SUPPLIED INFORMATION:
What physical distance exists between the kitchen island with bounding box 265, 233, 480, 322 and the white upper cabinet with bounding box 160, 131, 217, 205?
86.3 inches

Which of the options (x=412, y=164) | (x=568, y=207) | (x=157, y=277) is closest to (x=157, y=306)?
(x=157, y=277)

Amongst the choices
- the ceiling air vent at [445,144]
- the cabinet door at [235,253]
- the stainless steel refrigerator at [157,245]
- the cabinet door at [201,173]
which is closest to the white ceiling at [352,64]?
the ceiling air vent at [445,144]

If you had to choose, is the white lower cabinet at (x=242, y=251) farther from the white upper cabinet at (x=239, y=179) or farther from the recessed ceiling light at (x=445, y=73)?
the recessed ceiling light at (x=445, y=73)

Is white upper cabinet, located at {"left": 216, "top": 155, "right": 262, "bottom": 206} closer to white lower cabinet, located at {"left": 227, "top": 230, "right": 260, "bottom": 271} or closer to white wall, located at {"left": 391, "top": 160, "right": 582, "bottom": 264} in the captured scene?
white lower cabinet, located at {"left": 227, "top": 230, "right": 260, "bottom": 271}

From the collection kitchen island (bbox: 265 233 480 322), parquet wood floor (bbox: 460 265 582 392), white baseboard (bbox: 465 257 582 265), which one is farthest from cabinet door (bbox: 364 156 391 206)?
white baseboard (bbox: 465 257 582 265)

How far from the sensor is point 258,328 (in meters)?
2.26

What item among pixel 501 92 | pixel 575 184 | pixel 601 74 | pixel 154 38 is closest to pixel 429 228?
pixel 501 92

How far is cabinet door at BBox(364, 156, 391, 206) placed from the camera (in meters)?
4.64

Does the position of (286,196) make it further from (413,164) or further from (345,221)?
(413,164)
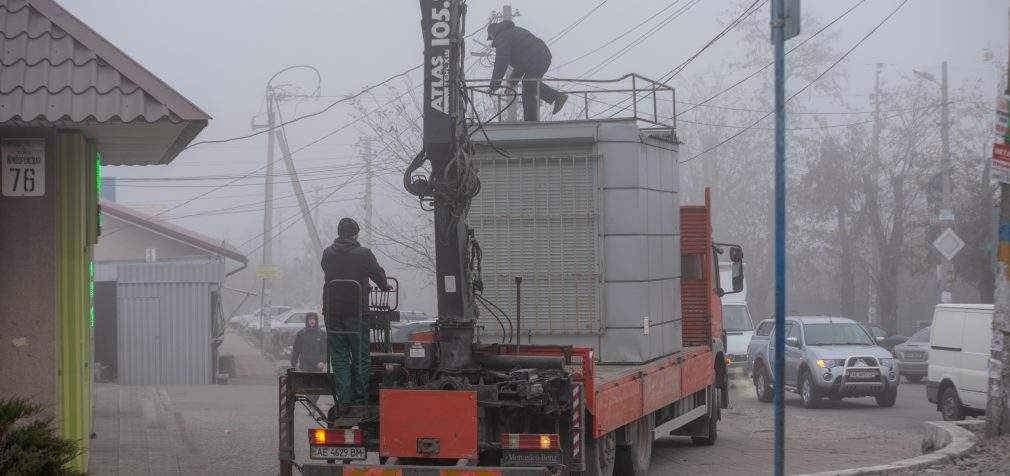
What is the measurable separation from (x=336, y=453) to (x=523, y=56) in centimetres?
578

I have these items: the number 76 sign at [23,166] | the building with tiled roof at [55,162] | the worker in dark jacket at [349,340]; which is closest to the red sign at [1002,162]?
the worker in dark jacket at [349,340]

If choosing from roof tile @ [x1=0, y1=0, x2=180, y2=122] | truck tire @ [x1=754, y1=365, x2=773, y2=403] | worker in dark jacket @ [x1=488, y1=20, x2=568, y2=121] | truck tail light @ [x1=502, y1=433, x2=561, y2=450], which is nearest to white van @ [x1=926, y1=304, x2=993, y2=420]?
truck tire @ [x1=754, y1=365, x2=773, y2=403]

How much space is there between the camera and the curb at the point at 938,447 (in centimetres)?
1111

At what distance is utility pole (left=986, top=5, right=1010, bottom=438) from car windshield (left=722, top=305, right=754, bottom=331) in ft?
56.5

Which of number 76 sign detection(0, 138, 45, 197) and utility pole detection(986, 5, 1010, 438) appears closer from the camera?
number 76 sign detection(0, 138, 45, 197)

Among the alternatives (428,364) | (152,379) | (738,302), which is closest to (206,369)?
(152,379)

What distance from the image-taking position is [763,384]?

TASK REQUIREMENTS:
Pick out every line in the records that contains the string "bottom", matching case exactly, and copy each one in full.

THE RESPONSE:
Is white upper cabinet, located at {"left": 216, "top": 155, "right": 262, "bottom": 206} closer to white lower cabinet, located at {"left": 227, "top": 230, "right": 260, "bottom": 271} or closer to white wall, located at {"left": 391, "top": 160, "right": 582, "bottom": 264} in the captured scene?
white lower cabinet, located at {"left": 227, "top": 230, "right": 260, "bottom": 271}
At what distance is utility pole (left=986, top=5, right=1010, bottom=438) from car windshield (left=722, top=305, right=754, bottom=331) in ft?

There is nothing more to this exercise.